= Benedicto Wokomaatani Malunga =

Benedicto Wokomaatani (Note: The name Wokomaatani, sometimes spelled 'Okomaatani' or 'Okoma Atani' in newspaper articles, comes from a proverb (W)okoma atani onga fumbwe? 'What have good people done like the civet?' It is based on a folk tale about a harmless civet who was annoyed to see a criminal leopard being given greater honours than himself (as retold in the Indiana University Chichewa Recorded Materials Archive).) Malunga (born in 1962), also known as Ben Malunga, is a Malawian poet, writing in the Chichewa language. He is also a short-story writer, an essayist, a music composer, public speaker, and translator who has translated Chinua Achebe's Things Fall Apart into Chichewa under the title Chipasupasu. Malunga holds a bachelor's degree from Chancellor College of the University of Malawi (1986) and an MA from Manchester University (1996) in the UK. He is currently working as Registrar for the University of Malawi and Secretary of the University of Malawi Council.

Although born in Chikwawa in the south of Malawi, he was brought up from a young age in the village of Chabwera in Machinga District. He attended Malosa Secondary School near Zomba.

Malunga is the author of three collections of poems (see Bibliography). In 2002 the World Intellectual Property Organization (WIPO) honoured him with an award for his creativity. As the University of Malawi turned 50 in 2015, he composed its first ever anthem. Some of his poems, including Ndine yemwe uja, have also been turned into songs by Billy Kaunda.

In an interview in 2010, the poet Stanley Onjezani Kenani referred to Malunga as "Malawi's most famous poet". He added: "Jack Mapanje is the most famous poet internationally. But when you talk of poetry in Malawi, in the villages, everywhere, the household name is Benedicto Malunga." With a colleague Gospel Kazako, Malunga recorded the first Malawian cassette of poetry called Taimbani Alakatuli which was later followed by Ndidzakutengera Kunyanja Ligineti Ndi Ndakatulo Zina. His compact disc titled Siananso Awa is regularly aired by various radio stations in Malawi. Some of his short stories have appeared in the African Studies journal Ufahamu published by the University of California.
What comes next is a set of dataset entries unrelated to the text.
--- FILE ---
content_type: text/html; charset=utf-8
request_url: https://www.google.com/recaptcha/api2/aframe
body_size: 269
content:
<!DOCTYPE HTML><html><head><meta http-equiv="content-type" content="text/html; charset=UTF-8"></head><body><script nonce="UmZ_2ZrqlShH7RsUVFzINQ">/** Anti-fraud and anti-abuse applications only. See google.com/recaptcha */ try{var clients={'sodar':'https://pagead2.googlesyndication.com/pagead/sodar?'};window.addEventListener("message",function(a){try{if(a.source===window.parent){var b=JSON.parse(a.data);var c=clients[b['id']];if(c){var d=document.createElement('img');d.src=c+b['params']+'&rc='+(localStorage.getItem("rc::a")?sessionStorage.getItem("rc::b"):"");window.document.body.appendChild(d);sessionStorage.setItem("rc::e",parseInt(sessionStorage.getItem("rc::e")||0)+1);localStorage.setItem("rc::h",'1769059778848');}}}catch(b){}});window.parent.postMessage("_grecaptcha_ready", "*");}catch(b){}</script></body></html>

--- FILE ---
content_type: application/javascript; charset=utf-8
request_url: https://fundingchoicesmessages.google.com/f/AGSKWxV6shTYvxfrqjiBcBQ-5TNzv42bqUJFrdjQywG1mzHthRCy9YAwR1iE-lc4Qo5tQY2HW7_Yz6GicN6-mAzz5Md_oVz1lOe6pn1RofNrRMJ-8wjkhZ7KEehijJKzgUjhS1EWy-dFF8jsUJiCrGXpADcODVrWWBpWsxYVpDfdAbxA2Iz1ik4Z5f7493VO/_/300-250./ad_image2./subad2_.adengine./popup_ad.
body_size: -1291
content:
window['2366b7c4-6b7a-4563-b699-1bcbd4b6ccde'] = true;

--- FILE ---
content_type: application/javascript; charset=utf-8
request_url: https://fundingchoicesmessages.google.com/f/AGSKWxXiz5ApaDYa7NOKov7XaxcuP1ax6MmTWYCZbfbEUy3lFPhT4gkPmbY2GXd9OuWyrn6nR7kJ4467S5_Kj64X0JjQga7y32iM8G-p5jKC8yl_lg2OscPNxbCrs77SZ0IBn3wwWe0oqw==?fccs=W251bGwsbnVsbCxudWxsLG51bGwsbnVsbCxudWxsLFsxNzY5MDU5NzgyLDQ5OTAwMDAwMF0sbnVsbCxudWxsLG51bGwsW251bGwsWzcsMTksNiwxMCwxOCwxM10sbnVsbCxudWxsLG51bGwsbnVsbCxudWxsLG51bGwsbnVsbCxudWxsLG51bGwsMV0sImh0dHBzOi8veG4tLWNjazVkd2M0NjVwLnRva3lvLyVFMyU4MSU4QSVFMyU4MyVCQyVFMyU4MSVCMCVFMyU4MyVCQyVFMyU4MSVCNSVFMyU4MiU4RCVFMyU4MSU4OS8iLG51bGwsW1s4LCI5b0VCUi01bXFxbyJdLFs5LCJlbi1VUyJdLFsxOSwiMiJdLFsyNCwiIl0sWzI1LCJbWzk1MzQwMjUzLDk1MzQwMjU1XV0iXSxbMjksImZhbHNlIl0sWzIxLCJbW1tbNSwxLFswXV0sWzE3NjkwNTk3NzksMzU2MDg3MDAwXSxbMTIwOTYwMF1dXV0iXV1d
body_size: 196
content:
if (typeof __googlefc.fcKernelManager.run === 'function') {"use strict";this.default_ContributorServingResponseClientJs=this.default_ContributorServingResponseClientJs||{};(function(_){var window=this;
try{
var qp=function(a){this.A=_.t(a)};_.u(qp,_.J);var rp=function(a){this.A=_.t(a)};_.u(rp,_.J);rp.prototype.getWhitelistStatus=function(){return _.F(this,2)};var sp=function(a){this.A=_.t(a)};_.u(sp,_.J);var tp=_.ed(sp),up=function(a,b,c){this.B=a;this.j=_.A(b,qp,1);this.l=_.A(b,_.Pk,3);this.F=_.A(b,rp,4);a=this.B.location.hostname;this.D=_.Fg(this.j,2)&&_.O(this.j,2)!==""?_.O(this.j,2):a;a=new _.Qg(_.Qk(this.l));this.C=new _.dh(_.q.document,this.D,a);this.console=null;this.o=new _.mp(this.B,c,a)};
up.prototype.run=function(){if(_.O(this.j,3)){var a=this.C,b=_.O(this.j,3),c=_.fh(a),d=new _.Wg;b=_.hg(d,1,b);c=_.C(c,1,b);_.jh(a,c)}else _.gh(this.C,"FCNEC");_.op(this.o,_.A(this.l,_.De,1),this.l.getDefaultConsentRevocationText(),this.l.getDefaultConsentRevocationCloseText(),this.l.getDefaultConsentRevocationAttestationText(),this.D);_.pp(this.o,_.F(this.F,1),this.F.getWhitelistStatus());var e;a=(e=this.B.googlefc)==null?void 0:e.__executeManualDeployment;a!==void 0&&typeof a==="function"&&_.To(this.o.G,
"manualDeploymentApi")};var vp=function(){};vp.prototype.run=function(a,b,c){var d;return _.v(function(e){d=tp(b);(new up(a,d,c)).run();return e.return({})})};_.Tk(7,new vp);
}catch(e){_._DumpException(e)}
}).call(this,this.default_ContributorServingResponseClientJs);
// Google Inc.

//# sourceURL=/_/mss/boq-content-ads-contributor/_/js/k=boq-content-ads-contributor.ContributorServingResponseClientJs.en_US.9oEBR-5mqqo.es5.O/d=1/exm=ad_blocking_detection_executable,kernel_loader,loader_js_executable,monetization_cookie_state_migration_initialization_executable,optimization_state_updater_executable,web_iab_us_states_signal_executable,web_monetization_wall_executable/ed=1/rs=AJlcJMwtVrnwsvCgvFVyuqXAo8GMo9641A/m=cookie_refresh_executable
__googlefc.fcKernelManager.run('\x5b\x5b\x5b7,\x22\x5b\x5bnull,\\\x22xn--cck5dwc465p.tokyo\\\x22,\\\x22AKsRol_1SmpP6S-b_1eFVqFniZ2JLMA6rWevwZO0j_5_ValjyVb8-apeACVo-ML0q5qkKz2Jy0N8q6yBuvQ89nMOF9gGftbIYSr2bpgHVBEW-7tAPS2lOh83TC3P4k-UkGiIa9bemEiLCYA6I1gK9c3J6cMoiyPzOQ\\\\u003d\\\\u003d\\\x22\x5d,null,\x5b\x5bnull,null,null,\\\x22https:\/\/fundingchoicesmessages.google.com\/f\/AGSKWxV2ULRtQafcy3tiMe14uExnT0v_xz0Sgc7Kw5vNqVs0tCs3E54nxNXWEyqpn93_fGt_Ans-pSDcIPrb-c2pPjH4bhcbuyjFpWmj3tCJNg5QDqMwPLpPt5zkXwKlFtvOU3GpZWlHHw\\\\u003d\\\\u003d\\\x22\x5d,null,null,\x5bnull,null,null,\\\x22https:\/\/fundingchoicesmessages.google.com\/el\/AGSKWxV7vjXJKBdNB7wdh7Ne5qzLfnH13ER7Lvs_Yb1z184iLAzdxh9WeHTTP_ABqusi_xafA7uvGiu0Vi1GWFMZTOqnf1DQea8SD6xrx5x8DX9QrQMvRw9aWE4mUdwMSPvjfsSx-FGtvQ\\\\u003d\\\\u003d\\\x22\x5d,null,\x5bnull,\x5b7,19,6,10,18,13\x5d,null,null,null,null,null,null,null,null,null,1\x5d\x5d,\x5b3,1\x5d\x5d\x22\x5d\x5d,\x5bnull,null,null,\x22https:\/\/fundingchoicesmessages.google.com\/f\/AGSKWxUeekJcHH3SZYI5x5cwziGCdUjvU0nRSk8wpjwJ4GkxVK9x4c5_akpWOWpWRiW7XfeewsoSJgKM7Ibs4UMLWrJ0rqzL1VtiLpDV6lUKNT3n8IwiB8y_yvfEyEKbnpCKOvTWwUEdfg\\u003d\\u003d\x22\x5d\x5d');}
One of Malunga's poems, Misozi ya Chumba ('The Tears of the Barren Woman'), which puts into words the feelings of a woman unable to have children, was set for comment in the 2010 Chichewa International Baccalaureate exam. This is an example of the social issues which Malunga's poetry tackles.

==Bibliography==
- Ndidzakutengera kunyanja Ligineti: ndi ndakatulo zina ('I shall take you to the Lake, Ligineti and other poems') (2001). (Chancellor College Publications, 2001). ISBN 9789990851281
- Kuimba Kwa Mlakatuli ('The Singing of the Poet') (1990) (revised edition, CLAIM Malawi, 2003).
- Chipasupasu (a translation of Chinua Achebe's Things Fall Apart), Chancellor College Publications, Zomba (2004). ISBN 9789990851359.
- Mawu Koma Awa ndi ndakatulo zina ('These Are The Words and other poems'), Chancellor College Publications, Zomba (2011). ISBN 9789996023033.